EXCERPTED TEXT:
┌────────
Very likely in 30-40 years time we will see some scandal breaking up.

Eventually they will settle for local mfg F-414 or some other French M-88 derivative and call it indigenous engine.
Certain aspects I can spot:
- there is no actual desire for indigenous jet engine.
- Current regime and its workforce srtakeholders + participants are very happy with license mfg.
- current political leadership want to go one step further and call a local mfg engine as aatmanirbhar indigenous product.
Im sorry but what makes you say this? Are you aware of the cost China spent on WS15, or Russia on AL51? We cannot be fully sure but most estimates say $5-6 billion and those are engines way way beyond the Kaveri type engine capability, even beyond the 120 kN engine we want to make with France in terms of TET and thrust. So I'm not sure why you believe that $4-5 billion is not enough for a 120 kN class engine reaching 5th gen capabilities. That too with Safran type partner which has decades of experience in jet engine development and ourselves with our Kaveri experience, our current starting point is way better than China when it started WS-15 in 1990s which means the underlying capability needed to build such an entine doesn't need to be made from scratch.
└────────
GIVEN ENTRIES:
┌────────
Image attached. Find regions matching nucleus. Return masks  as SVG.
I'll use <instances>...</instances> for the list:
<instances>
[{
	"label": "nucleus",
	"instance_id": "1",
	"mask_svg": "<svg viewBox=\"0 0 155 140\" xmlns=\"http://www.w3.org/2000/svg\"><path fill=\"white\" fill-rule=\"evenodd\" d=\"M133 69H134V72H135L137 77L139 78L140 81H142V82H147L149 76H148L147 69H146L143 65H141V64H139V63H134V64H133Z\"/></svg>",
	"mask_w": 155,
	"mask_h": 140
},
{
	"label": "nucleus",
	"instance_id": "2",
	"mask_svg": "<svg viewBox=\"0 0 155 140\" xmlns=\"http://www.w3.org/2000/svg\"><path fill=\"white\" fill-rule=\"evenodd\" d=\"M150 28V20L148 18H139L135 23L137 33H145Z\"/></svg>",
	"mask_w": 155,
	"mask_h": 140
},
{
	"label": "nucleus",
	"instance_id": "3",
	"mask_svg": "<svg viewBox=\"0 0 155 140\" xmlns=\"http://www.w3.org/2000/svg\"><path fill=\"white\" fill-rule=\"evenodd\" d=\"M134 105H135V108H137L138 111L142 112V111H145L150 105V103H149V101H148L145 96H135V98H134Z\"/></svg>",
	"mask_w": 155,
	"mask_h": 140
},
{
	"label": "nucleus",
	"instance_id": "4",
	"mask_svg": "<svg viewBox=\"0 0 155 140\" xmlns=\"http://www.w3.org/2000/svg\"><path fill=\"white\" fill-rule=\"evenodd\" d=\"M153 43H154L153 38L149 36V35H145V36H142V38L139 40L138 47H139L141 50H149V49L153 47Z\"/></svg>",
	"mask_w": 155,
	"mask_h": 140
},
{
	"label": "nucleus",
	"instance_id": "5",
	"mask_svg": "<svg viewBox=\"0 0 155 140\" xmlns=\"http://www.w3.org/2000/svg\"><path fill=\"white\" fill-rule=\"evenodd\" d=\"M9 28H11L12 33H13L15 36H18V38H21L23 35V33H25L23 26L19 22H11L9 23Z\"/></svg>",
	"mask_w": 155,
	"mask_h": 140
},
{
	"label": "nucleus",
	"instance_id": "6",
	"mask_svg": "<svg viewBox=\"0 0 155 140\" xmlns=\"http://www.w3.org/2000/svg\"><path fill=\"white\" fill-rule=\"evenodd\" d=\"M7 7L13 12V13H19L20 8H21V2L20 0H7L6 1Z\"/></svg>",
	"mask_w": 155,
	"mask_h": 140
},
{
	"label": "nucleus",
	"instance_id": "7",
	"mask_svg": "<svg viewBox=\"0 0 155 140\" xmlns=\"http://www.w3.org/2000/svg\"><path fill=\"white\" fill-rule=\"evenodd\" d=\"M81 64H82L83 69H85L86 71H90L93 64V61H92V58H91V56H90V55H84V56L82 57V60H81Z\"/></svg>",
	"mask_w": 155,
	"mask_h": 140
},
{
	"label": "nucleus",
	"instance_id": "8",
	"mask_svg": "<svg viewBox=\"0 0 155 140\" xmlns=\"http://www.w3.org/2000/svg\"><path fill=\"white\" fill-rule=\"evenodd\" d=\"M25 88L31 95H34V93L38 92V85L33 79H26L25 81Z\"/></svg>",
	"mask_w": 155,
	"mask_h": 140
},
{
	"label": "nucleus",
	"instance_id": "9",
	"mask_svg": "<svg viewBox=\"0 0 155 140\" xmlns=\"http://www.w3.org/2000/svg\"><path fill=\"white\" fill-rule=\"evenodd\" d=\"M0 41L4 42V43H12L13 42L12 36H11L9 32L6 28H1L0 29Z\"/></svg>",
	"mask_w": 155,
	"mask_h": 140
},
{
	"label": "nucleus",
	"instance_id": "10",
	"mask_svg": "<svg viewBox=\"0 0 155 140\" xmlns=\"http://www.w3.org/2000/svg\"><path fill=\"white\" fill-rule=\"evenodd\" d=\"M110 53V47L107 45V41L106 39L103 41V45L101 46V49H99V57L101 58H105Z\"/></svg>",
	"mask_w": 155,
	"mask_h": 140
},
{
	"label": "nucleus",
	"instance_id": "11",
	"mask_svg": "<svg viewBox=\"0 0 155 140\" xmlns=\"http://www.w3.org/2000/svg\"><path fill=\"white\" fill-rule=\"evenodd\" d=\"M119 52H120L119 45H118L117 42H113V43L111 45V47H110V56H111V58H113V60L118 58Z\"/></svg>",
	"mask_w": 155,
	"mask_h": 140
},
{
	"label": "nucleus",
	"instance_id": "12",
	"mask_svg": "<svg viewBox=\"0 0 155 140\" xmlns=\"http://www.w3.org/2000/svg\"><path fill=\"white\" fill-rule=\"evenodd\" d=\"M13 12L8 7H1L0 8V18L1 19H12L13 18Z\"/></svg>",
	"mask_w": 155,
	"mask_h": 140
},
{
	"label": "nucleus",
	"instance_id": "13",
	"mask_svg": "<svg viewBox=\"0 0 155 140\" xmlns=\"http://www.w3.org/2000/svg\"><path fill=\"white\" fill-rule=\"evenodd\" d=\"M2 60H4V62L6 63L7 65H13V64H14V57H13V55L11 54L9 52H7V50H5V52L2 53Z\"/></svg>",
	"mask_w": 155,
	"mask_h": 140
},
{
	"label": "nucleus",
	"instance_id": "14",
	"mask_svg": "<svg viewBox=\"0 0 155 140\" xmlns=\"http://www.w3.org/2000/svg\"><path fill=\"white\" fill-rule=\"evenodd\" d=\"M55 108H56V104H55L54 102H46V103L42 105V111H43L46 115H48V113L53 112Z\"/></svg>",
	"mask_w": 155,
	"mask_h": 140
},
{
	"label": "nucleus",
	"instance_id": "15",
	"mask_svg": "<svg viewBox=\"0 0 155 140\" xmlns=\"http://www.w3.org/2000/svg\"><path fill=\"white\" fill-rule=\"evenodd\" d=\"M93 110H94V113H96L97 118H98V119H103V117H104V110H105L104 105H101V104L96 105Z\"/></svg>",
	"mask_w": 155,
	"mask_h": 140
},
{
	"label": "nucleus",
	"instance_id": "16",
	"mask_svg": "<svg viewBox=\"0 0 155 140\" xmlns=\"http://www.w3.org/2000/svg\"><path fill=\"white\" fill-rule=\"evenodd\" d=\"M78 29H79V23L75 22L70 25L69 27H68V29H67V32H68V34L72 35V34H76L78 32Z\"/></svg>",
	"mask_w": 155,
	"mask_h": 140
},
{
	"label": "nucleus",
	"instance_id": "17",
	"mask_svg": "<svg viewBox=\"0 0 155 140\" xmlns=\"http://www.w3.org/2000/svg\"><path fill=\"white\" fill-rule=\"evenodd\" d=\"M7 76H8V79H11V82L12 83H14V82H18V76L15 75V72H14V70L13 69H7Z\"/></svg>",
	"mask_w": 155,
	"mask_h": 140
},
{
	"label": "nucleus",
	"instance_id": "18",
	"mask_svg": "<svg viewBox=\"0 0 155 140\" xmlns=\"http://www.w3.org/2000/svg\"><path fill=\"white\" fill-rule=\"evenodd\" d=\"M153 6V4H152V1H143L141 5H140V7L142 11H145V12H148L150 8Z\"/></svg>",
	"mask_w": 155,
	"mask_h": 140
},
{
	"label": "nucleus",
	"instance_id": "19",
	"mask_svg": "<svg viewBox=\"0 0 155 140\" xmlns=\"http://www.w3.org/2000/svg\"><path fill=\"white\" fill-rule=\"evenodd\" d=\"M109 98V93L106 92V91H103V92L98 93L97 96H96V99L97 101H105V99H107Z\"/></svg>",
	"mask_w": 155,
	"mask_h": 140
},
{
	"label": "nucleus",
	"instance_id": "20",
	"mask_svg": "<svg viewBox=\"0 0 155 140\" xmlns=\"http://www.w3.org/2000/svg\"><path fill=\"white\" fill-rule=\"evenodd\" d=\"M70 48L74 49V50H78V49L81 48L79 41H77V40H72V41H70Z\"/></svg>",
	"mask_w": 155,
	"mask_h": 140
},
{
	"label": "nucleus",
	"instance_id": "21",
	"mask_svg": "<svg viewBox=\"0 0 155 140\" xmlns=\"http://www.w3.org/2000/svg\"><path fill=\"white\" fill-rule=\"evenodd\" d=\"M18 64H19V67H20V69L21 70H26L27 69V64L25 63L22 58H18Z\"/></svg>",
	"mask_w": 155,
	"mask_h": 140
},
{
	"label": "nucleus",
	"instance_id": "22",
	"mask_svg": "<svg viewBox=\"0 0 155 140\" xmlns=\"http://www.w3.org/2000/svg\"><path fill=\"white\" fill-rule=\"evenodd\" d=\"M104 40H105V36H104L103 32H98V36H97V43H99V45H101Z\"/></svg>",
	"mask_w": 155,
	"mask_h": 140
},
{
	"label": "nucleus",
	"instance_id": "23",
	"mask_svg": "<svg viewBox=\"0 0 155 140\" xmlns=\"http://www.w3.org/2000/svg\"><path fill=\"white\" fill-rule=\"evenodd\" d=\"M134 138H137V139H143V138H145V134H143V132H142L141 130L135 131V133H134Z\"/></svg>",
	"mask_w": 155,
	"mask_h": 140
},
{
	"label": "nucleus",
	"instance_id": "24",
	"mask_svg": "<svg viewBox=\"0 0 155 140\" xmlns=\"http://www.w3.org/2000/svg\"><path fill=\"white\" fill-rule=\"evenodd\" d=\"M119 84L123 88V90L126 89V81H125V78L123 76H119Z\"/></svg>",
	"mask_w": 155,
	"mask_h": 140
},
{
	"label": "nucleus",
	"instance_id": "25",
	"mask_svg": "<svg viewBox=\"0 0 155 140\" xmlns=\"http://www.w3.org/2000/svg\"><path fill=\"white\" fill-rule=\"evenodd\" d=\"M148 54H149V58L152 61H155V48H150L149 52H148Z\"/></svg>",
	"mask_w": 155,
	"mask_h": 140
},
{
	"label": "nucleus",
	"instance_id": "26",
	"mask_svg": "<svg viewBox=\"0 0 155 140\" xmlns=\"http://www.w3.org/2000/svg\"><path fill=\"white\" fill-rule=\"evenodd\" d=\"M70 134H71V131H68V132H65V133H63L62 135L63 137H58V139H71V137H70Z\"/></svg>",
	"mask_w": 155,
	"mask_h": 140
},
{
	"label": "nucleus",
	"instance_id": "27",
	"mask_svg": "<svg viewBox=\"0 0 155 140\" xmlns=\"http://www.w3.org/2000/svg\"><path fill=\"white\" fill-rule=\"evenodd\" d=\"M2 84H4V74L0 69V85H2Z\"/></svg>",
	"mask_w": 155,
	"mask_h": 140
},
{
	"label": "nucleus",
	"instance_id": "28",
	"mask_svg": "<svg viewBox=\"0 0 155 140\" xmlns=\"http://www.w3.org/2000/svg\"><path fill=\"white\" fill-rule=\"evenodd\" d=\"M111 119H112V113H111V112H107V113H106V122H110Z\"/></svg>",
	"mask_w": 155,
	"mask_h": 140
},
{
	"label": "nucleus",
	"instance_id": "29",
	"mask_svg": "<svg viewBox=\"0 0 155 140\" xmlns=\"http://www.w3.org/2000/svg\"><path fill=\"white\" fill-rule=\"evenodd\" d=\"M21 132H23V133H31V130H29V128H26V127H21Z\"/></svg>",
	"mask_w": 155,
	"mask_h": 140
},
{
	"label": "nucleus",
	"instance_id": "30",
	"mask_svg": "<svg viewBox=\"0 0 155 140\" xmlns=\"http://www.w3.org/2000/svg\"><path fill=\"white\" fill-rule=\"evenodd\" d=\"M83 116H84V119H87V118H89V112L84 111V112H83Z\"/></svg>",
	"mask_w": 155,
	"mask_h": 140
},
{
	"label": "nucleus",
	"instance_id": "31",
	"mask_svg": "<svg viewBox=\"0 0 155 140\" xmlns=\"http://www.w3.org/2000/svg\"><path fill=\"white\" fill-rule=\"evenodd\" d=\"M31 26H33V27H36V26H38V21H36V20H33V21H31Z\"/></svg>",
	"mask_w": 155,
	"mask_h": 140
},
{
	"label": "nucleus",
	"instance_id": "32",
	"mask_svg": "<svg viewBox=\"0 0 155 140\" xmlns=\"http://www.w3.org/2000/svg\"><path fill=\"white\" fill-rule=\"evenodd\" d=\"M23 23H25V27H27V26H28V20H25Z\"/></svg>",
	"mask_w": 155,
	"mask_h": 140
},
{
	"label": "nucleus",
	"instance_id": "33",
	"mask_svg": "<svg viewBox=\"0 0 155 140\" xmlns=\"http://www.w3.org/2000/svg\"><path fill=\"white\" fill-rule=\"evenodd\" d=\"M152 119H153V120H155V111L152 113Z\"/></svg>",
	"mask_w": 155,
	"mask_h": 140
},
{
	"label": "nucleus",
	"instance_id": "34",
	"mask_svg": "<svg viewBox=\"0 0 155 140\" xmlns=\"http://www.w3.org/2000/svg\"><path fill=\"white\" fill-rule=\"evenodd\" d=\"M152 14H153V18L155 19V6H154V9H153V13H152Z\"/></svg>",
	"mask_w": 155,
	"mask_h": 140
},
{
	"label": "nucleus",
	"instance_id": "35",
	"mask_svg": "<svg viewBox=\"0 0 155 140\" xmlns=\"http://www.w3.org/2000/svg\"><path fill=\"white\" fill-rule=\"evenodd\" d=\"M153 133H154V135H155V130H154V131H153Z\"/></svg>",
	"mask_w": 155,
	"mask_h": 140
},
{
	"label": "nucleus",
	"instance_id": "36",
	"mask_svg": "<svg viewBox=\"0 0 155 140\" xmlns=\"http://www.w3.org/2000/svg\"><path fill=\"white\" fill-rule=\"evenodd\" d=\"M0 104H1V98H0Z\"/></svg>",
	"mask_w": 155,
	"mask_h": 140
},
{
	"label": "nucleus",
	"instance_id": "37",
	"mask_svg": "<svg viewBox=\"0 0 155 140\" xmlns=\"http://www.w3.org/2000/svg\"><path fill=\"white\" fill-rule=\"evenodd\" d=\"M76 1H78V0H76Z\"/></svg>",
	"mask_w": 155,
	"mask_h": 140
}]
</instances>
└────────
┌────────
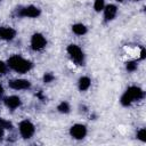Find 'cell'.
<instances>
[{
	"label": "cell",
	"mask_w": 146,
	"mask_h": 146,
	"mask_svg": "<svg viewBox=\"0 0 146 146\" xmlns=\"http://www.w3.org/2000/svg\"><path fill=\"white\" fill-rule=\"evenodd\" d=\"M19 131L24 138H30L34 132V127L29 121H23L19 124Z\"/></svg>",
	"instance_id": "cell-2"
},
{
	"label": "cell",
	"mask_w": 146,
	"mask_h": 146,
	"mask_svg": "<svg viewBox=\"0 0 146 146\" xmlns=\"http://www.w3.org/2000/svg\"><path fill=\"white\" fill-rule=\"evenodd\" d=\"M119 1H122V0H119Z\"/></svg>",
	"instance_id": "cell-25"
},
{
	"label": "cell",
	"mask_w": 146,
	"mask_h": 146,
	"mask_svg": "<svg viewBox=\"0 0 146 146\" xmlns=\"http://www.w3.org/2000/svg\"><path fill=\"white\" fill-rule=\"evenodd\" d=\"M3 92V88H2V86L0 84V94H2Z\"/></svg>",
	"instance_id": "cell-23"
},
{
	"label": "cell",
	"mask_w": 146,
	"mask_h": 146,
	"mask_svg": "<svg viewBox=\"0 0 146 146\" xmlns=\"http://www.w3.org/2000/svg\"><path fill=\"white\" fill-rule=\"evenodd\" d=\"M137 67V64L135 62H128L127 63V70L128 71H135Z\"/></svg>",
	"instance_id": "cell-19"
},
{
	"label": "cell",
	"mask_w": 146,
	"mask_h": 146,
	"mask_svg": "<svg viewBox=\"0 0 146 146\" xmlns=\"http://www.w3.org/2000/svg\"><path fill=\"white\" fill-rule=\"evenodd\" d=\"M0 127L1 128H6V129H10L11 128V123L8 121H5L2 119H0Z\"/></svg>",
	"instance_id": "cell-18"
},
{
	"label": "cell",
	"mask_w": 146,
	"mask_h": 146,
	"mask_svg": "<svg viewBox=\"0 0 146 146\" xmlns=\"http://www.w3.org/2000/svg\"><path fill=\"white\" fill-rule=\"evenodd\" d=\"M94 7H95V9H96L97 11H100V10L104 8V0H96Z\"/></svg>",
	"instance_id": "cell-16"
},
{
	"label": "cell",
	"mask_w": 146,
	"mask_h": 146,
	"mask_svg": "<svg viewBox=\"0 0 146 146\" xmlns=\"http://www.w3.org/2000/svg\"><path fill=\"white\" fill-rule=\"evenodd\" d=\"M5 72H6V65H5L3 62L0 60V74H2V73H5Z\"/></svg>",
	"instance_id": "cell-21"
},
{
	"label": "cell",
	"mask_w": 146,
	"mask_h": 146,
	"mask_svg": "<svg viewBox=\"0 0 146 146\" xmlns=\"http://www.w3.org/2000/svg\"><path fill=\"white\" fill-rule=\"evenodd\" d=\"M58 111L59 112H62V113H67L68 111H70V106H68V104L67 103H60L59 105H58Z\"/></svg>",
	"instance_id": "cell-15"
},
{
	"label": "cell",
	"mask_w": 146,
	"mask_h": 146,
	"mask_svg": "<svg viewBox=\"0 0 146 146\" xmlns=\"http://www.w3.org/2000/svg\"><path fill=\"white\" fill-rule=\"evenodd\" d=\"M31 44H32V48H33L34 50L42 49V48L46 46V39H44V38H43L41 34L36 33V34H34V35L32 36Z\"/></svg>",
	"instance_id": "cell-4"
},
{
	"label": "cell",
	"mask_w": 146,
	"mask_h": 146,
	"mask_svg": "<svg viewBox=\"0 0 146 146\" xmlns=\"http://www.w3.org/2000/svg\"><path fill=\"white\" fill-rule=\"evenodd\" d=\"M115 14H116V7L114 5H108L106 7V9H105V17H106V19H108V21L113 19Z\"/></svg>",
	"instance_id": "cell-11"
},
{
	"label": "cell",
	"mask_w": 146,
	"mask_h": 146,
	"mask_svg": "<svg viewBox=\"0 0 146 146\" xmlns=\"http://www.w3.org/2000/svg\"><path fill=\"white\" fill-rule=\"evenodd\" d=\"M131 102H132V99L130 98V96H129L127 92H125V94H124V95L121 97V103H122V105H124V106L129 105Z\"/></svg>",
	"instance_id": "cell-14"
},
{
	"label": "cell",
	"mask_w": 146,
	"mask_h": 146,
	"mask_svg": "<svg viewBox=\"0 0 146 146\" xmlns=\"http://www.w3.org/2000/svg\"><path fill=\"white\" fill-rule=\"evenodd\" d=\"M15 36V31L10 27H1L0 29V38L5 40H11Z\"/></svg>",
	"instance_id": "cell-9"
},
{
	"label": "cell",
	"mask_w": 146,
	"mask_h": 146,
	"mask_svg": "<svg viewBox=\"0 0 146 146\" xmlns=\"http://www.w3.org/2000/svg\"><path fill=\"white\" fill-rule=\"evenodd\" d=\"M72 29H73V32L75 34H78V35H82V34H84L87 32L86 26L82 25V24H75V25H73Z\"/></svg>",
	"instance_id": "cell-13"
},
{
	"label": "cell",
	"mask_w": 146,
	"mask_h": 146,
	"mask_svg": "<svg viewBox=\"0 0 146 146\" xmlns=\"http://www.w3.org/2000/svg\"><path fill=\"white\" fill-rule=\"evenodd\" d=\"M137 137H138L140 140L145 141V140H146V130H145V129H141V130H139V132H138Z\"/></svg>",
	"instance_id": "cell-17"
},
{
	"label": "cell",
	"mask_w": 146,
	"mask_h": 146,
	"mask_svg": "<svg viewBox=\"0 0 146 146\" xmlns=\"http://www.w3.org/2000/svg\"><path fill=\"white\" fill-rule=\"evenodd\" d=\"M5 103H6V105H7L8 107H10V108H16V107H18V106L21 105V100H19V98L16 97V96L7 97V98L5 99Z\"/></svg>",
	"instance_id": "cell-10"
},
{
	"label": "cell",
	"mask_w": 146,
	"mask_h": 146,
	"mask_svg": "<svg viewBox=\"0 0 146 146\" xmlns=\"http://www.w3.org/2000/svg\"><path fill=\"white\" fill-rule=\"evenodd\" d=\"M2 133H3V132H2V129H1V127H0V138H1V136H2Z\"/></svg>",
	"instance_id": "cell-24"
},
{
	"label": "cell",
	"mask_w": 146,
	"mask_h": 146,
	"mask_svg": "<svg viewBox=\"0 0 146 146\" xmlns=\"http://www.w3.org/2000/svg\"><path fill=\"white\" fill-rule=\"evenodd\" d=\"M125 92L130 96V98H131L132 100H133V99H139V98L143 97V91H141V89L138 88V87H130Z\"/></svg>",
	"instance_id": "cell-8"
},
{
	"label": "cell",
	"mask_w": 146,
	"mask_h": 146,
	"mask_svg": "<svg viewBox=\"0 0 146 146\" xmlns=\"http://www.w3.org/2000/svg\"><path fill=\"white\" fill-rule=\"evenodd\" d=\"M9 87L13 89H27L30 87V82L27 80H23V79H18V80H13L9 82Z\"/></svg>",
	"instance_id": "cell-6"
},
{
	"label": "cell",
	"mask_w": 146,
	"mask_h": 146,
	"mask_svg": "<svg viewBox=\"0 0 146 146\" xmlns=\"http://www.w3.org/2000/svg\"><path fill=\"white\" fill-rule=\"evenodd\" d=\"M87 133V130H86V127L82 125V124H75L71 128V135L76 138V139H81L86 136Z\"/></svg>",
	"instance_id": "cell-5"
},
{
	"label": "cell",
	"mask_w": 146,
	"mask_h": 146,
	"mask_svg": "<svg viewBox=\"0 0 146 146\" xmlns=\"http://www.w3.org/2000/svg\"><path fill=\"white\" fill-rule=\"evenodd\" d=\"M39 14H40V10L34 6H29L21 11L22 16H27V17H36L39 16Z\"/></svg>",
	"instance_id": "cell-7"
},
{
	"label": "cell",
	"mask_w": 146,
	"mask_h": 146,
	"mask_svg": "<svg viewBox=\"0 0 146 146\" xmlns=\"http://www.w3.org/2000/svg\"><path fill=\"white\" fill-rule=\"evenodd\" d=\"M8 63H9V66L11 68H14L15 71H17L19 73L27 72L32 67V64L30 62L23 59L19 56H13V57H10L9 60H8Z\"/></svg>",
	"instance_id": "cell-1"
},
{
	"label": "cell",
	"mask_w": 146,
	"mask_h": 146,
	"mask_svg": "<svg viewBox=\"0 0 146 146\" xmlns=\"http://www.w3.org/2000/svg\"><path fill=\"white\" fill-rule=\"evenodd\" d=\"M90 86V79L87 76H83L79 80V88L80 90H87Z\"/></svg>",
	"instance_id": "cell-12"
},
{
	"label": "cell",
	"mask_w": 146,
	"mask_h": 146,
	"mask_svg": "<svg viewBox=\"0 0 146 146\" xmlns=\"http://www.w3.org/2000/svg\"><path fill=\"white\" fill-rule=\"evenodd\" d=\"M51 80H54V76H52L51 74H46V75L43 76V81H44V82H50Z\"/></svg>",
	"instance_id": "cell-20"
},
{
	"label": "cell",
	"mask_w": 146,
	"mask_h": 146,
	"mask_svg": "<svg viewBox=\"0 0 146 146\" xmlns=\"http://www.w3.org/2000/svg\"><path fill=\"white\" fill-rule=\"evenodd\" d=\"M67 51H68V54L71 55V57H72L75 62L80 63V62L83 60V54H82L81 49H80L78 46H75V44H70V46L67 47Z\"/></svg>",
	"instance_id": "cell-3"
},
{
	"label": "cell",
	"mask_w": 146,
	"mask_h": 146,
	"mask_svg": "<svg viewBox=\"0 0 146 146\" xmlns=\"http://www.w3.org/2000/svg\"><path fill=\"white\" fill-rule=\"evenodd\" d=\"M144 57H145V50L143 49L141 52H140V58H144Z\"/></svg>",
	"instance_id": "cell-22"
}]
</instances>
└────────
┌────────
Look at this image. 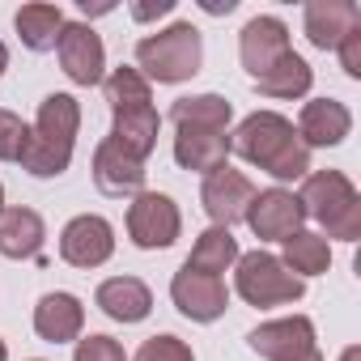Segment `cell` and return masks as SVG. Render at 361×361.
└────────
THE TASKS:
a. Translate this sentence from the jet engine passage into Spanish: "Are you aware of the cost China spent on WS15, or Russia on AL51?"
b. Transcribe the jet engine passage from "- current political" to "made from scratch.".
c. Explain in one to three sentences why, according to the jet engine passage, the reply considers $4-5 billion sufficient for a 120 kN class engine.

TASK-BY-TASK ANSWERS:
a. ¿Eres consciente del costo que China invirtió en el WS15, o Rusia en el AL51?

b.
- current political leadership want to go one step further and call a local mfg engine as aatmanirbhar indigenous product.
Im sorry but what makes you say this? Are you aware of the cost China spent on WS15, or Russia on AL51? We cannot be fully sure but most estimates say $5-6 billion and those are engines way way beyond the Kaveri type engine capability, even beyond the 120 kN engine we want to make with France in terms of TET and thrust. So I'm not sure why you believe that $4-5 billion is not enough for a 120 kN class engine reaching 5th gen capabilities. That too with Safran type partner which has decades of experience in jet engine development and ourselves with our Kaveri experience, our current starting point is way better than China when it started WS-15 in 1990s which means the underlying capability needed to build such an entine doesn't need to be made from scratch.

c. Most estimates put China's spending on the WS15 and Russia's on the AL51 at $5-6 billion, and those engines go well beyond the planned 120 kN engine in TET and thrust. The project also has Safran, a partner with decades of jet engine experience, along with India's Kaveri experience. That gives a better starting point than China had with the WS-15 in the 1990s, so the underlying capability need not be built from scratch.